Moving the Custom House:
Before Gandon’s Custom House, an earlier one could be found at Essex Quay, more or less at the site of Bono’s Clarence Hotel. Constructed in 1707, it was plagued by numerous problems, including the fact large vessels had difficulty reaching it thanks to the presence of a large reef known as Standfast Dick that proved a nightmare for anyone navigating the Liffey! As Maurice Curtis discusses in his recent history of Temple Bar, other problems included the fact that large vessels often had to use smaller craft , known as ‘lighters’, to unload cargo owing to difficulties in navigating up the Liffey, and the building itself was problematic, with its upper floors discovered to be structurally unsound in the early 1770s.
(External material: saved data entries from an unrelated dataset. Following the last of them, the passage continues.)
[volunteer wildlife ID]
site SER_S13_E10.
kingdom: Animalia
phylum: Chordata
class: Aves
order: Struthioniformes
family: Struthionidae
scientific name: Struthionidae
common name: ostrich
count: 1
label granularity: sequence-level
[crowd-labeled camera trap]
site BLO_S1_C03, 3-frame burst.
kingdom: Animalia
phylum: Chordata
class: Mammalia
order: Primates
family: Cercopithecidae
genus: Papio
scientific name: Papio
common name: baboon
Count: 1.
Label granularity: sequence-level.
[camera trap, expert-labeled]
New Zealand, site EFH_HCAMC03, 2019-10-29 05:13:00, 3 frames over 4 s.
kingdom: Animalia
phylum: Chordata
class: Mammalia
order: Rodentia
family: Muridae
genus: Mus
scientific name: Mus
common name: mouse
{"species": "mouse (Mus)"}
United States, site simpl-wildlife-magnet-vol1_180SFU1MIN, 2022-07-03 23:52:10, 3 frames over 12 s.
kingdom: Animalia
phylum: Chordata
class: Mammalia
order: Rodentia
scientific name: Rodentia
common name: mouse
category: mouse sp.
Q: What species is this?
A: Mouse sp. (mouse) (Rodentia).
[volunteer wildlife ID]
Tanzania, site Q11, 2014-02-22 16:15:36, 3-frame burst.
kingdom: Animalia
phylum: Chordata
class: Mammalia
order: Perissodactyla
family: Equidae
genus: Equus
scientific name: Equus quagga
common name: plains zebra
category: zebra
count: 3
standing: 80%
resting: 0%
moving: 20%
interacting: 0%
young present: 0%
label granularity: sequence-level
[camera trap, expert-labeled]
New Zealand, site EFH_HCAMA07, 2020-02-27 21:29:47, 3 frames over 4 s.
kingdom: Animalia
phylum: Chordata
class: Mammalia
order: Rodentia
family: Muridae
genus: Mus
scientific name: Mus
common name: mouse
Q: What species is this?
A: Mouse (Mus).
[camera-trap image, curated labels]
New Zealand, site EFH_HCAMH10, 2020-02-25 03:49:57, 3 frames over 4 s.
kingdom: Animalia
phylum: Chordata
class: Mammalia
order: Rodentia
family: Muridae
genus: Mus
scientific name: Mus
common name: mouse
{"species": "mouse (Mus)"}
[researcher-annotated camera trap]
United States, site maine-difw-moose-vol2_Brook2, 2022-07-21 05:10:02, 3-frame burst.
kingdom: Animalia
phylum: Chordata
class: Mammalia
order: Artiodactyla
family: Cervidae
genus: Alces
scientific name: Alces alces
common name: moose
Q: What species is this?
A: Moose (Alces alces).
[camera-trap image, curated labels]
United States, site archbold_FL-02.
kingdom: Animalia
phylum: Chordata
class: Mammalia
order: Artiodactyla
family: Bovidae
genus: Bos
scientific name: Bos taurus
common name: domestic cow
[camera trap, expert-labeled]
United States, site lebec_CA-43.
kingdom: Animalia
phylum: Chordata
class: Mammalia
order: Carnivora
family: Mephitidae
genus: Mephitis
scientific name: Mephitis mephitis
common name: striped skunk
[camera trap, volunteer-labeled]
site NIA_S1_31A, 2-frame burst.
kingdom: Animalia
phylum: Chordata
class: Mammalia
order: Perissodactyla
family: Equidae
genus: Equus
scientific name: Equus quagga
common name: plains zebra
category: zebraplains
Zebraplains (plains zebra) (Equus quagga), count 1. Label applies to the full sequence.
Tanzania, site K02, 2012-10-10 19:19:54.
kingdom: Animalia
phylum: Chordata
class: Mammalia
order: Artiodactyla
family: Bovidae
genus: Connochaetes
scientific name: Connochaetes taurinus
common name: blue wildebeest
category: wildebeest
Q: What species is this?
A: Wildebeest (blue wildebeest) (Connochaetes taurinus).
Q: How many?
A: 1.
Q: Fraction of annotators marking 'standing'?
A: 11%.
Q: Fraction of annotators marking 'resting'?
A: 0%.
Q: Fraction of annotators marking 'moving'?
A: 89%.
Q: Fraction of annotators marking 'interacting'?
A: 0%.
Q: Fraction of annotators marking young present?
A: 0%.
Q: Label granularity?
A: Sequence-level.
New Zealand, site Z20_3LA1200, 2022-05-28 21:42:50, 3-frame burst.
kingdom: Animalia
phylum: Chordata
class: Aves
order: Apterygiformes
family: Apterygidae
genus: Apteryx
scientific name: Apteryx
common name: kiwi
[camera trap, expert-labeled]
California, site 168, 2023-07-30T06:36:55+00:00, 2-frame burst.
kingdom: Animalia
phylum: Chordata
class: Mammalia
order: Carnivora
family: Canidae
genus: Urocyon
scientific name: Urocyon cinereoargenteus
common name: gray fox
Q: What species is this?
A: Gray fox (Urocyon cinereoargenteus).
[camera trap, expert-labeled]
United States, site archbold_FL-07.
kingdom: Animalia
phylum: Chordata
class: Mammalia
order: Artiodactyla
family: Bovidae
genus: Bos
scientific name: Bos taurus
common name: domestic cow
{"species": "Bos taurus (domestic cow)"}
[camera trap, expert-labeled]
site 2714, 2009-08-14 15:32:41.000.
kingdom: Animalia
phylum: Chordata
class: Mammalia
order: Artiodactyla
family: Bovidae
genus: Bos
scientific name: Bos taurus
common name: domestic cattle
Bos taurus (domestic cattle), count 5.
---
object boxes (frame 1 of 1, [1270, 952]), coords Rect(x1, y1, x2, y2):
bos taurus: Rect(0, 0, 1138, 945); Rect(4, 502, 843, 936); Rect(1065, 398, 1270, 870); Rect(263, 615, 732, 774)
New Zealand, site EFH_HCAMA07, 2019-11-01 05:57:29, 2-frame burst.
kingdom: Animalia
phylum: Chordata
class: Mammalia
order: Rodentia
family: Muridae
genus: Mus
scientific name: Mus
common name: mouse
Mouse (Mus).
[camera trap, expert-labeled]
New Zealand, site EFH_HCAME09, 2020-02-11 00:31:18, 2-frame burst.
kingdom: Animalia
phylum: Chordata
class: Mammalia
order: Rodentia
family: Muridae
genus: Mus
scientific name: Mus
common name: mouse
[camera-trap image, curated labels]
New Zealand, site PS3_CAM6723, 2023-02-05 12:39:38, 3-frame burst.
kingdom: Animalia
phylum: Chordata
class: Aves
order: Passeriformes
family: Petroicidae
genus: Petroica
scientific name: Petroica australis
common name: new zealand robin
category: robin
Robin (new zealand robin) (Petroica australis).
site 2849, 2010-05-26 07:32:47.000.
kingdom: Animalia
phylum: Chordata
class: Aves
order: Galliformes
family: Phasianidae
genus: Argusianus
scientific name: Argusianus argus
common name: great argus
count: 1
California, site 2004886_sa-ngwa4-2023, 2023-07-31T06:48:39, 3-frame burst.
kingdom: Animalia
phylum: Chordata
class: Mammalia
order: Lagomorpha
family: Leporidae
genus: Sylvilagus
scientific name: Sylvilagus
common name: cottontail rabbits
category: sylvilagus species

By 1773, plans were afoot to address the problem, with the powerful Revenue Commissioner John Beresford leading the campaign for a new Custom House to be constructed further eastwards. He proposed a new and enlarged development, though almost immediately the proposals were met by protest. As Joseph Robins notes in his history of the Custom House, “the proposal was opposed by a variety of individuals who feared their interests would be damaged by any shift in the location of commercial activity. Petitions against the project were presented by the merchants, brewers and manufacturers of Dublin, and by the city Corporation, but the government decided in 1774 to go ahead with the move.”
James Gandon arrives in Dublin:
The architect selected for this development was the Londoner James Gandon, grandson of French Huguenot refugees who had fled religious persecution. Gandon had already been awarded the Gold medal for architecture by the Royal Academy in London, and was in considerable demand beyond these shores; the Romanov family had attempted to lure him to St Petersburg around the same time as the Custom House controversy in Dublin.
When Gandon arrived in Dublin, he was kept a virtual prisoner by Beresford. His biographer Hugo Duffy has written of the real fear that gripped Beresford, writing that Gandon’s suspicion of the whole project “must have been heightened when he realised the opposition was so violent as to keep Beresford in a state of anxiety lest it became known that the architect had arrived.”
The primary figure that stood between Gandon and the new Custom House was James Napper Tandy, one of the great characters of the Dublin of his day. An ironmonger by trade, Tandy was elected to the City Assembly in 1777 and was a champion of the Dublin poor, not to mention a vocal campaigner against corruption in local politics. Later a founding member of the United Irishmen, many were unkind towards his appearance, with one observer of a political meeting he addressed remembering:
He was the ugliest man I ever gazed on. He had a dark, yellow, truculent-looking countenance, a long drooping nose, rather sharpened at the point, and the muscles of his face formed two cords at each side of it.